Exercise requirements |
Continue the blog post below about making herbal remedies, picking up right after its final sentence.

Extract provided |
# # #

Wednesday, April 25, 2012

Herbal Work!

They say that you should write about what you know. Lately, all I have been knowing is Boline and its projects! (And it makes me really happy.)

Three of my tinctures.
I have been creating new products and testing them on myself and others. In my medicine cabinet are protoypes of a deodorant balm, a body/baby powder, and some allergy tincture for seasonal woes. I have given the neighbor, who does not have dental insurance, a powerful antibiotic oil for a tooth infection as well as some clove oil for topical pain relief. I have given some my my myrrh slave to a friend with painful shaving rash. I get reports every couple days about the status of their conditions and so far so good.

I have also been making my tried-and-true recipes and offering them for sale on Poppy Swap and Etsy. I have several more in the works. Some are mid-process (making herbal remedies is often a multi-step, time consuming process) and some are waiting and on the "to make" list.

For folks unfamiliar with medicine making, here's an example of what I mean by "multi-step, time consuming process":

To make my herbal antibiotic salve, I first had to make three types of herb infused oils. I chose oregon grape root, goldenseal, and thyme.

4 types of my salves.
Step One: Create herbal oils. You must let the oil steep for many weeks, sometimes in direct sunlight, before they are ready and potent. You must choose the carrier oil that best suits the herb and the ultimate recipe you are making. I always choose carrier oils that are suitable for external as well as internal uses. You never know what you might want to make!

Step Two: Strain oils. I usually strain a couple of times- especially if the herb you used was a powdered preparation.

Step Three: Melt beeswax with herbal oils in a double boiler til liquified. Add vitamin E oil for stability.

Step Four: Package the product. I put this salve in 2 and 4 oz tins.

Steps Five and Six: Label (create cute label with ingredients, company information, and how to use the product and possible warnings.) Then, list in stores.

# # #

Material supplied |
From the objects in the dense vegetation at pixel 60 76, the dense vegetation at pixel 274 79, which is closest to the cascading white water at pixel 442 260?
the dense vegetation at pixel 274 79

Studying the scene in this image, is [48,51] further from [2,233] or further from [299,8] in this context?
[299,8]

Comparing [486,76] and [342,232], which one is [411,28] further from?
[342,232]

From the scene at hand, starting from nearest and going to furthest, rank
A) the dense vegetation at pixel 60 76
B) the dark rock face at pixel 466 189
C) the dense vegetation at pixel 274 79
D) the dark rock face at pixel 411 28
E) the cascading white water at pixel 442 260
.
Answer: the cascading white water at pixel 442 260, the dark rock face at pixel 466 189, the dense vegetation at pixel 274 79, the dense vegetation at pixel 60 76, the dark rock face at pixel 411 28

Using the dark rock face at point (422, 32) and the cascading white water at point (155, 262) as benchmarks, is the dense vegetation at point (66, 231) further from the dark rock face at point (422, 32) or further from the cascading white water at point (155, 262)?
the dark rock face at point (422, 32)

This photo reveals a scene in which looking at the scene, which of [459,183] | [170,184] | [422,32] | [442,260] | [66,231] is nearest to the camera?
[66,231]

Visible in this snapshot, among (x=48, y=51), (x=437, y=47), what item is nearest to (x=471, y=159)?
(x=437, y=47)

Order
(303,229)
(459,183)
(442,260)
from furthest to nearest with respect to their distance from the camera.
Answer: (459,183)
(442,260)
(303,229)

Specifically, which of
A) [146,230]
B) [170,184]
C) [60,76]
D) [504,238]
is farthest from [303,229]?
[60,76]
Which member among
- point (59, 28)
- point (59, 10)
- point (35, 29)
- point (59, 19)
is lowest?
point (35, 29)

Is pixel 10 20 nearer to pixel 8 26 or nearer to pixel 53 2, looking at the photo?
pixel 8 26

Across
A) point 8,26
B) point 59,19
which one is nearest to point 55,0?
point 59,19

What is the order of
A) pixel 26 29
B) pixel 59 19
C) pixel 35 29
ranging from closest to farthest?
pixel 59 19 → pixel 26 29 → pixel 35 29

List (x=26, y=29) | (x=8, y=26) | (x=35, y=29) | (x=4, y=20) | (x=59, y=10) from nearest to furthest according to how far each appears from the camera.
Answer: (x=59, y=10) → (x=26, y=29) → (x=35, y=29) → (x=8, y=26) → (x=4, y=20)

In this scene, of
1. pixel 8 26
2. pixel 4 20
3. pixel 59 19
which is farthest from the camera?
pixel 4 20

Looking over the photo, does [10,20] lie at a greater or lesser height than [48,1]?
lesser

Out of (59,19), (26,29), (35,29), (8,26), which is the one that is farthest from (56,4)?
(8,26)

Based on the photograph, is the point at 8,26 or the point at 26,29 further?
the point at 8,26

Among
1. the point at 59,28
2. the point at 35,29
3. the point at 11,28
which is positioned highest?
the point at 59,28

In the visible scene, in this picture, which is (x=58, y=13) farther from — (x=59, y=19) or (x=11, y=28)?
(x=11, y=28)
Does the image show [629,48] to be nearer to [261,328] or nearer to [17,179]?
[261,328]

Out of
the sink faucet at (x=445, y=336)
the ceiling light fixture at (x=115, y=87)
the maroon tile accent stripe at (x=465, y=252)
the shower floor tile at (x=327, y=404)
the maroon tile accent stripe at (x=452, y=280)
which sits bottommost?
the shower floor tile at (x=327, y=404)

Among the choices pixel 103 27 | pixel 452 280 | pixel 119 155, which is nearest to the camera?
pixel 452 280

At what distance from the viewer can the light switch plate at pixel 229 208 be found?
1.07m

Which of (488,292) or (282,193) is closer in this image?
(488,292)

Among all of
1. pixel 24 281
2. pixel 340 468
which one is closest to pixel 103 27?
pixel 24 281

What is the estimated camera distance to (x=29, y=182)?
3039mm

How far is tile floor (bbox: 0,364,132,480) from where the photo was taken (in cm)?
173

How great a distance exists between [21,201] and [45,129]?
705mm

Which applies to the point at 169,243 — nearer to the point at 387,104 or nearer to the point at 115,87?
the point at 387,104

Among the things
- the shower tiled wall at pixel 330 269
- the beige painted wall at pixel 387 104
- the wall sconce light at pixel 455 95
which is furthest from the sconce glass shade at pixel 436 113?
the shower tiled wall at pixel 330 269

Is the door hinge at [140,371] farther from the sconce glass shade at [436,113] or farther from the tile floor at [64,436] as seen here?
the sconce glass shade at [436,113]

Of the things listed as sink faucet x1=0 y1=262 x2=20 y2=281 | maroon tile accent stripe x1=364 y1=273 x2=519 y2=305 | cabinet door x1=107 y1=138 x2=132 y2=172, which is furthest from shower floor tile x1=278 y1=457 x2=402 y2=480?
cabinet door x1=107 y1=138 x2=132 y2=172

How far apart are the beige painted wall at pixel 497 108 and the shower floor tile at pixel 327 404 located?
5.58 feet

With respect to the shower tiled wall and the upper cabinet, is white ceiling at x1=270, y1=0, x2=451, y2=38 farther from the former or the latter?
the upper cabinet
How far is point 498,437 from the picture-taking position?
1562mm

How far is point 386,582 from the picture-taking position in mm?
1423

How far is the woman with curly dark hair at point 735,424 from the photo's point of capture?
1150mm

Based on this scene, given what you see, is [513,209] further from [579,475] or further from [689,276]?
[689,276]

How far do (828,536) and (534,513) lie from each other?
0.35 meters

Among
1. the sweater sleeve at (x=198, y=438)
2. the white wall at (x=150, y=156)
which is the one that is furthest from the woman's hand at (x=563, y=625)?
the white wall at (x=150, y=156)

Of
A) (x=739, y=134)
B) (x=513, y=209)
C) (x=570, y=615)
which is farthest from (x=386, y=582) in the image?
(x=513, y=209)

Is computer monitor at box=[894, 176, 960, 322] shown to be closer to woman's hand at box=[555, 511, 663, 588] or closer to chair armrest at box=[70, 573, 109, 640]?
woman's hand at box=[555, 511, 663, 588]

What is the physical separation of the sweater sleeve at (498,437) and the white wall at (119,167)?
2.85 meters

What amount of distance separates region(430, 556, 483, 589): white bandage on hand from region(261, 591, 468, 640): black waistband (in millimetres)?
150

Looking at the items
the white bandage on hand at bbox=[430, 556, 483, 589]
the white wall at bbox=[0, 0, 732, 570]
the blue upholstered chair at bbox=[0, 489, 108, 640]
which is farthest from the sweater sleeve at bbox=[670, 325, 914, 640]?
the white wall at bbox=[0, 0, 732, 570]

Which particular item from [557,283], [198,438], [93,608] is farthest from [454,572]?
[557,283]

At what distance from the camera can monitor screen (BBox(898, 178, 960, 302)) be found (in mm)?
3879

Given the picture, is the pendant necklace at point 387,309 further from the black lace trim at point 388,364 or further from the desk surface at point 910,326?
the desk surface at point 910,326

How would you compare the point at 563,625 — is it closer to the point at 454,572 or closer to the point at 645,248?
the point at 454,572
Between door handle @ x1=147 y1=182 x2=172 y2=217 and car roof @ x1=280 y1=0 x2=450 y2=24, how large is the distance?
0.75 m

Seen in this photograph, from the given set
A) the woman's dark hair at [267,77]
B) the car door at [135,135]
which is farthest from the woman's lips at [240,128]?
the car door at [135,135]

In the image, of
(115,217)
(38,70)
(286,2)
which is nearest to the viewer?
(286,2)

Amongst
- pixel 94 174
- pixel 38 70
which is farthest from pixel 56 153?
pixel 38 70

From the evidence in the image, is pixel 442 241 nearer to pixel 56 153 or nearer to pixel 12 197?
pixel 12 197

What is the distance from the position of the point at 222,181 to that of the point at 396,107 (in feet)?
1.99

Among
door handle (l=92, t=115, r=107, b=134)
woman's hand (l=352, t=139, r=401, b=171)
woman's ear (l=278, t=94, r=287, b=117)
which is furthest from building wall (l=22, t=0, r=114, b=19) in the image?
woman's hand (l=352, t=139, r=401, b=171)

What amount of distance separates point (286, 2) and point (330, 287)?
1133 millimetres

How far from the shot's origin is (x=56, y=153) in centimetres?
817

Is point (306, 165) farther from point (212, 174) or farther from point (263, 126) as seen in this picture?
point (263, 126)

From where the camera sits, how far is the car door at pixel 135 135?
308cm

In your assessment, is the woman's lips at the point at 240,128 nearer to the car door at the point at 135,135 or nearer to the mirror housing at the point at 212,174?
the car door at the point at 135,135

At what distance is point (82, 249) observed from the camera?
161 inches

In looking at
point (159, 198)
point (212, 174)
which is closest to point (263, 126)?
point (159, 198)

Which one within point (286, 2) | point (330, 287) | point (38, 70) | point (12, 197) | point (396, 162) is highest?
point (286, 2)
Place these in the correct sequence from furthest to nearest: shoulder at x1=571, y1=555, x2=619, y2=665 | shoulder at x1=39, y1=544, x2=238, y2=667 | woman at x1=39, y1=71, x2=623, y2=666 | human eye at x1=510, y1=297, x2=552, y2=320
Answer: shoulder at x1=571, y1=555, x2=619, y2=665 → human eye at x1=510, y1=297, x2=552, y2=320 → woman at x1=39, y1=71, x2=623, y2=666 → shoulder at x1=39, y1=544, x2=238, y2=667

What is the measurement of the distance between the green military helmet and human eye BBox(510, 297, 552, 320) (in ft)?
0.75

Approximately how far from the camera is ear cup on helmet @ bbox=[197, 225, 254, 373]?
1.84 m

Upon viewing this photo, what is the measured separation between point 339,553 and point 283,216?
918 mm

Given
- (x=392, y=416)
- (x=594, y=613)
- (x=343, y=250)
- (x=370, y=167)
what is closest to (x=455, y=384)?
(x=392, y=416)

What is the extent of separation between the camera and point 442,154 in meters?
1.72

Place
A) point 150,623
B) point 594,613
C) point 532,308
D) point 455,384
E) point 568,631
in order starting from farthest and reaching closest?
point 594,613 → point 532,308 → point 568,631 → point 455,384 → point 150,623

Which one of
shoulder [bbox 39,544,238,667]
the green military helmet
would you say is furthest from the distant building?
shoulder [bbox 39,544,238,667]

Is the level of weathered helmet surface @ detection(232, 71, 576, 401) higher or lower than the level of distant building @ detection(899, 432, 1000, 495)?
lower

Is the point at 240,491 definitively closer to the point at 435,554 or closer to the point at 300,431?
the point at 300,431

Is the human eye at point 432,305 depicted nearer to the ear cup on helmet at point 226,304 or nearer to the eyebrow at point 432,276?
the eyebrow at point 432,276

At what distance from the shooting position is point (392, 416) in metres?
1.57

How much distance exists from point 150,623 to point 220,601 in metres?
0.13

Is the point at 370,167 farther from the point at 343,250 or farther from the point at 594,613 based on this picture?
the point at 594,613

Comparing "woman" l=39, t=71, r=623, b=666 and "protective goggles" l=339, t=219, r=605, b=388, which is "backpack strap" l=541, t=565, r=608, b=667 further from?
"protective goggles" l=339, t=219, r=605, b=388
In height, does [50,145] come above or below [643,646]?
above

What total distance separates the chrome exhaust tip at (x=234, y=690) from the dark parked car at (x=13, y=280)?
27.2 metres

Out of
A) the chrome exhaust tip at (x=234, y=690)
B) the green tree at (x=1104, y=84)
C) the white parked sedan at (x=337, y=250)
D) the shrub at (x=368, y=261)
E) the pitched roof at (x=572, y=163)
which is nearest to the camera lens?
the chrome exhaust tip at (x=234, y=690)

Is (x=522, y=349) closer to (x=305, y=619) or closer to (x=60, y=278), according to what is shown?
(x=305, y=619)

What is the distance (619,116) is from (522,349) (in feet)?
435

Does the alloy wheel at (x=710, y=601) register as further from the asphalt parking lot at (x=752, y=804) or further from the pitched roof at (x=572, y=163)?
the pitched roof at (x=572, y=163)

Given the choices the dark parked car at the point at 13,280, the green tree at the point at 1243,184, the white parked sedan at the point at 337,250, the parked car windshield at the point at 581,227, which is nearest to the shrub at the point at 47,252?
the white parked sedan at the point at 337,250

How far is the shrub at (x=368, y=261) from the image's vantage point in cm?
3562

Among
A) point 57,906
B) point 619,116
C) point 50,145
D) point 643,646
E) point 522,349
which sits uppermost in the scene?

# # #

Written reply |
It has been taking a little over a month to create salves, balms, and oils. It takes double that to make tinctures, as the same plant matter needs to be soaked in alcohol and then water. Each liquid extracts different effects from the plant, so herbalists first soak in one, then the other, then combine the liquids for a whole plant medicine. I just strained the alcohol from my valerian and vitex, and now the plants are soaking in water for a few weeks.

Preliminary sketch of my new logo. It has a boline,
the full moon, and two medicinal herbs.
Many tinctures are not simples, they are complex blends with specific purposes or custom-made for clients. For example, my preferred digestive bitters blend is 4 different herb tinctures, blended together. My sleepy tincture is 2-3 different herbs and my allergy formula is based on the region and type of allergy.

I haven't gotten enough variety of herbs yet to create any old concoction that I desire at the drop of a hat. I have been acquiring ones as I can- and creating wither an oil or tincture from it as I get them. I have not been making medicines in Ohio long enough for that. I envy the stock that my old herb school had- jars upon jars of anything that you could ever imagine! I could easy create my own custom blends with everything they had. One day, I will have that! I dream of an apothecary room full of glass jars of roots, flowers, leaves, liquids and butters. When that happens, I will be able to make anything I need for anyone within a day.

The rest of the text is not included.